**Reading passage:**

------------------------------------------------

The district made an offer the week before the strike: it would hire a team of 10 support staff, working out of district headquarters, for its 50 buildings and 37,000 students.

The union rejected the offer. “We want people in the buildings that people know and trust,” Schatzlein said, “working with them to deal with the trauma they deal with every day.

“If you are talking about real support for kids—10 people, 37,000 students? Is that really support?”

THREE BECAME ONE

The St. Paul Federation of Educators recently had a name change. The union represents three units: teachers and licensed personal (including counselors and nurses), education assistants, and community school professionals. Nonetheless it was called the St. Paul Federation of Teachers, like many unions named for teachers that also represent other school employees.

In the past, the three units bargained separately. For many years the biggest group, the teachers, would be the first to bargain. Then the educational assistants would bargain, and then the school professionals.

“We always felt we were left out,” said Perez, a cultural specialist. “We didn’t get what we were asking for.”

Four years ago, all three units took strike votes together. Two years ago, they joined together at one bargaining table. “Because we were all at the table, the district had no choice to hear all of us at the same time,” Perez said.

Last year, Perez and other members from both the non-teacher units decided to take it further—they wanted the union’s name to include them. They brought it to membership meeting and asked for a vote, where it passed.

The different employee groups don’t have meetings or get their lunch and other breaks at the same time, so they don’t always interact. But because of the joint bargaining and the union’s new commitment to unity, “now I make a conscious effort to reach out,” Van Dassor said. “I’m a far better union member, because I know what’s going on in all the units.”

Now they’re out on strike together. “Wherever we go,” Perez said, “we are all seen as one.”

------------------------------------------------

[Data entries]
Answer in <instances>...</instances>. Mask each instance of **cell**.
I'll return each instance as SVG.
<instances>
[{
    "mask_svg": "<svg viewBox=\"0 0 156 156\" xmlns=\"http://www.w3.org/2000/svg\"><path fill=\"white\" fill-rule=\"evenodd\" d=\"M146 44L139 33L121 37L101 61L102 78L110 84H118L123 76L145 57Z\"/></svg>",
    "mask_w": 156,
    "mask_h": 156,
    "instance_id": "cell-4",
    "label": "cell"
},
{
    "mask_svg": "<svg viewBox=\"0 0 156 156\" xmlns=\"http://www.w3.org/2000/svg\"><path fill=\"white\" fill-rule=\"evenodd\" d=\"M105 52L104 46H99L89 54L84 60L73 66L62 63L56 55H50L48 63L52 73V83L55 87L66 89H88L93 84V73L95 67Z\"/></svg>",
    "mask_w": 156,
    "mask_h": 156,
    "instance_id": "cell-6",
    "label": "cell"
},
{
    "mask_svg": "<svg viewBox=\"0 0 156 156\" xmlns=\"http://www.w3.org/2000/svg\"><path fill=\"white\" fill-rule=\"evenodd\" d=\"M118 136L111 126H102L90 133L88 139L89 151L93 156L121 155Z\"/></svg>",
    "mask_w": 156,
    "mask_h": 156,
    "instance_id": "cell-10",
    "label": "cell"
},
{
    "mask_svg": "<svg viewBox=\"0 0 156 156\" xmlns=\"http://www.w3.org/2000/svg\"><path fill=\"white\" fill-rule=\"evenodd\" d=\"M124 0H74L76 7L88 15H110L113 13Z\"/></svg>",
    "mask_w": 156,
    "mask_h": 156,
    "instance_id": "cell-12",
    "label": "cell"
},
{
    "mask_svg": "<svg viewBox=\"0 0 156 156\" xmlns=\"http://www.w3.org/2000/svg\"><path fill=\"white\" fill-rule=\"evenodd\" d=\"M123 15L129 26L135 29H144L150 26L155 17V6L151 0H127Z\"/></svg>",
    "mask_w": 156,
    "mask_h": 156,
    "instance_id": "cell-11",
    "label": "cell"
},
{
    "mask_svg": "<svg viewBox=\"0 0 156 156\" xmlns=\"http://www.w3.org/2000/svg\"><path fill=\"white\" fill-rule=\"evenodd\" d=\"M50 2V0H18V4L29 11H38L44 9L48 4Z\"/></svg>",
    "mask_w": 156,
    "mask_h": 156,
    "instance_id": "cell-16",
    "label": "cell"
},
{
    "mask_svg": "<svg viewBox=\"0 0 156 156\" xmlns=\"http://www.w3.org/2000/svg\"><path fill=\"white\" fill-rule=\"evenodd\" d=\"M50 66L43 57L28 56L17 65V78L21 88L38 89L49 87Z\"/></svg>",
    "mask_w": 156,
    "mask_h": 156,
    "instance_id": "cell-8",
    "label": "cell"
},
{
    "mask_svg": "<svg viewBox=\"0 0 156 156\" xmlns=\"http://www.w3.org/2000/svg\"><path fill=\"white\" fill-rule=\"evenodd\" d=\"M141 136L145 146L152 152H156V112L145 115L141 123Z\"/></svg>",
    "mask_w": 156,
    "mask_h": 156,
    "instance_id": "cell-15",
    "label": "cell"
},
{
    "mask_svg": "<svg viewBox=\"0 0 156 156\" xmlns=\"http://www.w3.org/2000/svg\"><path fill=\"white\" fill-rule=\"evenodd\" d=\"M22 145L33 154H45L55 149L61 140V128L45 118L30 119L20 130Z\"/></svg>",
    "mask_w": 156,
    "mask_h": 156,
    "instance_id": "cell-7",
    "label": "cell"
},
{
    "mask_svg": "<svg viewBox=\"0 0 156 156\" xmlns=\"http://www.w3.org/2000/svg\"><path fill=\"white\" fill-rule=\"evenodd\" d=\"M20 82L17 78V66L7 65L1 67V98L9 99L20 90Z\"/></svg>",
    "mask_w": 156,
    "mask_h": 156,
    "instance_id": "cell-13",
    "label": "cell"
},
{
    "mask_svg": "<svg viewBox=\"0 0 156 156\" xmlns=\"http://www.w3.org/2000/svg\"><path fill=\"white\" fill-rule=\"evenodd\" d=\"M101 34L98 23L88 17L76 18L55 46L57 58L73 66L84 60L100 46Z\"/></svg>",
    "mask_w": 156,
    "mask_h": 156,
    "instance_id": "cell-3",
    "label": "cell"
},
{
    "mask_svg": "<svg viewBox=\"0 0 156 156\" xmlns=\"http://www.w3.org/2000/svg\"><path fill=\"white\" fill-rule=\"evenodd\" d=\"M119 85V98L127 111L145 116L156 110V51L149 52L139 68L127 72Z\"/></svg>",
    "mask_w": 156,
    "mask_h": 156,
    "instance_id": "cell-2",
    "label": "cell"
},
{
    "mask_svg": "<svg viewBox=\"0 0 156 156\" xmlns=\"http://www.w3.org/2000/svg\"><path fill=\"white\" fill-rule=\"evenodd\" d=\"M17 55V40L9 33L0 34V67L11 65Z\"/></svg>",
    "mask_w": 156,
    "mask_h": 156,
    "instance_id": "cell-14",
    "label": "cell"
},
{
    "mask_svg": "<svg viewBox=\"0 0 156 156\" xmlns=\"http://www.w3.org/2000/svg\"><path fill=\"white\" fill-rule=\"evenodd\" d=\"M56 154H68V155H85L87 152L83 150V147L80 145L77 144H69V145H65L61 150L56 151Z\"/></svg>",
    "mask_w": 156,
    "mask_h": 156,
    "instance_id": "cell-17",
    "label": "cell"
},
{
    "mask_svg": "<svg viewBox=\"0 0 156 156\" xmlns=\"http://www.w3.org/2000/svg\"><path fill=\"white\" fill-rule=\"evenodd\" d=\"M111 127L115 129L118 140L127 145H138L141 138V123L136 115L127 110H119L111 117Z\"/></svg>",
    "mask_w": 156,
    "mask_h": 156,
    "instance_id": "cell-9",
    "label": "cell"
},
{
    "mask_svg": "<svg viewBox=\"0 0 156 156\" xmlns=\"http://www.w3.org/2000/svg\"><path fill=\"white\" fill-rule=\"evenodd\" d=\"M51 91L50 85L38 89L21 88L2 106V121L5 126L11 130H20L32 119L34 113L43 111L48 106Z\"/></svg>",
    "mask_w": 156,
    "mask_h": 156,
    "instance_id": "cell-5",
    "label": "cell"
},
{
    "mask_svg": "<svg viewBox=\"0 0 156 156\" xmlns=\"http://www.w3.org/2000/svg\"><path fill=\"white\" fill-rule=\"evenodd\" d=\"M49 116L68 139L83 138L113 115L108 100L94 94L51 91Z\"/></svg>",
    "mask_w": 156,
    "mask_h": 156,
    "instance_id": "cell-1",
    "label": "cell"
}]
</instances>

------------------------------------------------

**Stated exercise 1:** Name every person who is quoted directly in the passage about the St. Paul school union, in the order in which each first appears.
**Stated exercise 2:** Reproduce the portion of the passage about the St. Paul school union starting with "The district made" and going on through "and 37,000 students.".

**Full output 1:** Schatzlein, Perez, Van Dassor

**Full output 2:**
The district made an offer the week before the strike: it would hire a team of 10 support staff, working out of district headquarters, for its 50 buildings and 37,000 students.